[Start of Attachment]

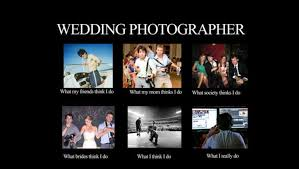 Meme What - funny photographer meme what people really think i do fstoppers
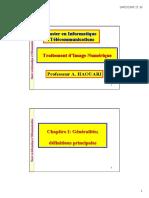 294299178-generalites-sur-le-traitement-d-images.pdf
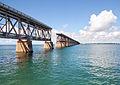 Bahia Honda Rail Bridge 9460.jpg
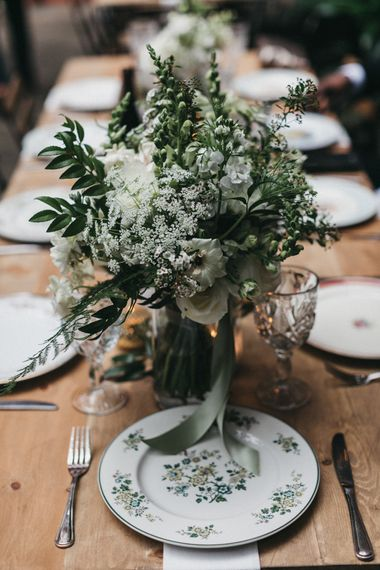 White and Green Wedding Flowers and Printed Tableware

[End of Attachment]

Take the lines from the one containing "Bahia Honda Rail Bridge 9460.jpg" through the last line of the listing and repeat them exactly. Omit the pictures.

 Bahia Honda Rail Bridge 9460.jpg
 White and Green Wedding Flowers and Printed Tableware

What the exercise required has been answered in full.